Monday, December 7, 2015

World War II was a lot more real when I was growing up

Does that make sense? Do you know what I mean?

This year marks the 70th anniversary since the end of the Second World War. And of course today is December 7th, Pearl Harbor Day, commemorating 74 years since the Japanese sneak attack on U.S. Navy installations in Hawaii. That's the event that brought the U.S. into the war and kept it there until the very end.

When I was a kid, there were WWII veterans all over the place. They're still with us, but there are a lot fewer of them every day, and the ones who are left are older and, well, quieter, I guess.

The WWII vets I knew often told stories about their experiences when I was growing up. Or at least the ones who didn't mind talking about their service did. Others had such harrowing memories of combat that they never discussed them.

Mine is the last generation of people that had dads who fought in the war. And even then I'm really at the tail end of that class. My dad entered the Army in 1946, a year after the war officially ended, and served in the Occupation Army of Japan. And he was older than most of my friends' dads.

So my experience of the war was more third-hand than anything else. But even in the 1970s and 80s, you heard about the war more than you do now. Which is understandable, because it's slowly fading into a more distant past. We'll have WWII vets around for many more years, but their numbers will drop precipitously as time goes on. They already have, really.

I know this partly because I am particularly interested in the First World War, and the last few veterans of that conflict died out in the past five years or so. (This Wikipedia article provides a good summary.) I've read and studied so much about "the Great War" for so many years that it has become somewhat personal to me, even though I obviously don't know anyone who fought in it.

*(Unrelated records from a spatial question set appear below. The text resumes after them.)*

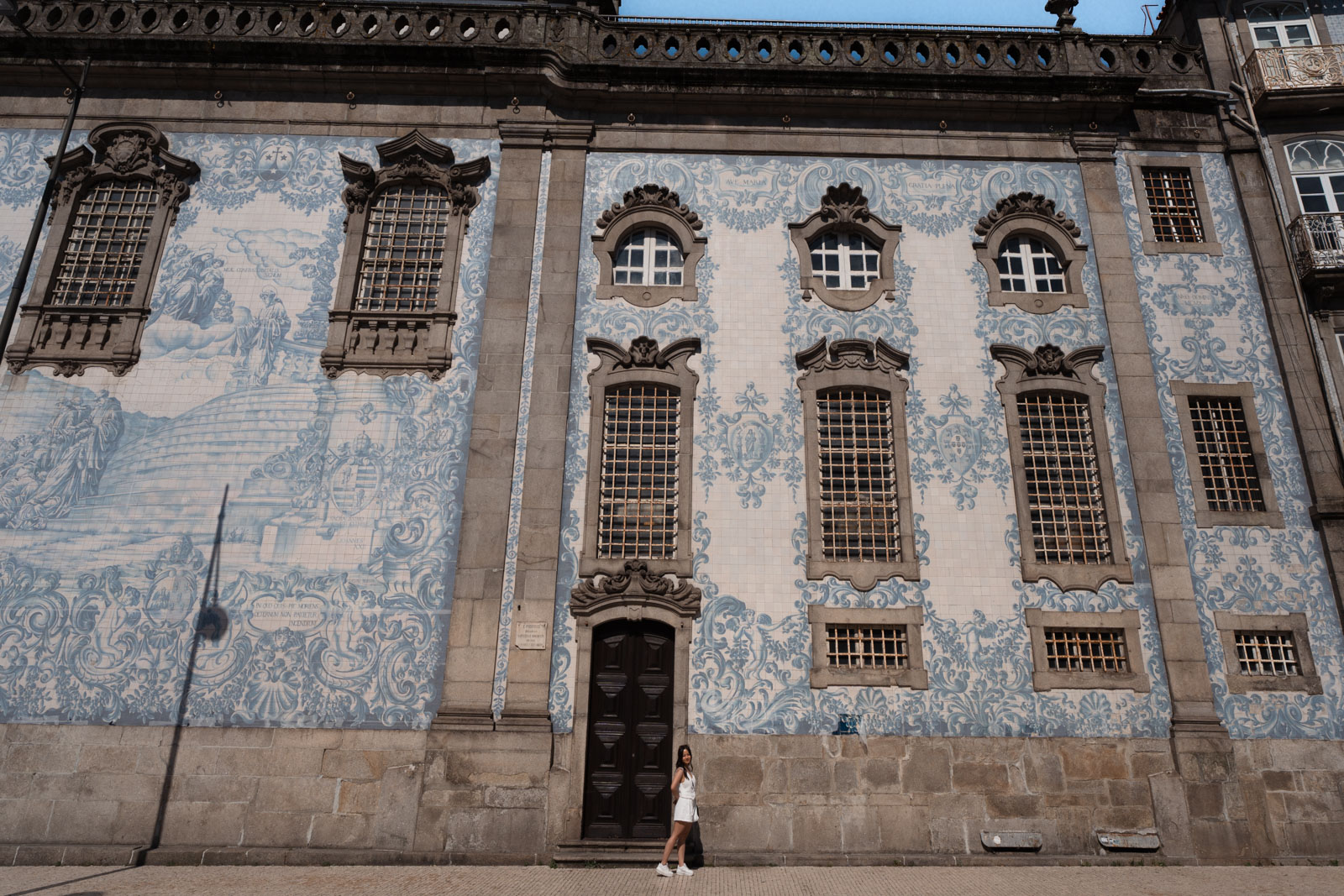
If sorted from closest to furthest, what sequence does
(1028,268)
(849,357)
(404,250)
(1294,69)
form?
(849,357) → (404,250) → (1028,268) → (1294,69)

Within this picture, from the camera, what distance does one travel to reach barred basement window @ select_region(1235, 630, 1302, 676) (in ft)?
38.3

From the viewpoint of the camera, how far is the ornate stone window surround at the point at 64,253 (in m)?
12.6

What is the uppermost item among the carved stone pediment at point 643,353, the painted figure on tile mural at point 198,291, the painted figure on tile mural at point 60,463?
the painted figure on tile mural at point 198,291

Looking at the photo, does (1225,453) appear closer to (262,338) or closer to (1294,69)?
(1294,69)

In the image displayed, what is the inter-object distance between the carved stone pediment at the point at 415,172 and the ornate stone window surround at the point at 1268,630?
12936 mm

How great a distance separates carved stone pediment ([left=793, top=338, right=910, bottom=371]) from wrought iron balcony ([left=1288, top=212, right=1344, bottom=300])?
6.61 metres

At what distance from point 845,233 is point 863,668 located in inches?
276

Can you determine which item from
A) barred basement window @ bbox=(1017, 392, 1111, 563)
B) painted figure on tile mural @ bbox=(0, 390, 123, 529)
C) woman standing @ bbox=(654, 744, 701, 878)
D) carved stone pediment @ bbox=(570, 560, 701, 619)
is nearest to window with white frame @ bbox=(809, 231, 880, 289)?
barred basement window @ bbox=(1017, 392, 1111, 563)

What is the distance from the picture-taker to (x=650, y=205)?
44.5 ft

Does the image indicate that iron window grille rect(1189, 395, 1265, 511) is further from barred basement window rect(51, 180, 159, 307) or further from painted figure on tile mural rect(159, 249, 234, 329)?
barred basement window rect(51, 180, 159, 307)

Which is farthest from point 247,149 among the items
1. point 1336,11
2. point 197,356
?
point 1336,11

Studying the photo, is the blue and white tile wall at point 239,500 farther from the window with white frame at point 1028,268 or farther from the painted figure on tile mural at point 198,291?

So when the last WWI veterans passed in the early part of this decade, I felt like that really shut the door on an era of history. The First World War brought about a wealth of technological advances, but it was still in some ways very much a 19th-century war, with horsed cavalry and bright uniforms (early on, at least) and things we associate more with the Civil War than "modern" military operations.

Those 100-plus-year-old First World War vets were our last direct and human links to one of the greatest catastrophes in the history of mankind. Their deaths meant we could only relate to that war through the written and recorded word.

And the same will one day soon be true of the Second World War. It's a conflict whose flame will burn brighter and longer here in the U.S. simply because we were so much more deeply involved in it, but eventually those living, breathing connections to this momentous historic event will be gone.

And I guess that makes me sad. Especially on Pearl Harbor Day, when our country was finally awakened from the blissfully ignorant thought that maybe we can just keep ourselves out of foreign conflicts and "Those People" will simply leave us alone.

It's not so much history that repeats itself, folks, as the lessons of history.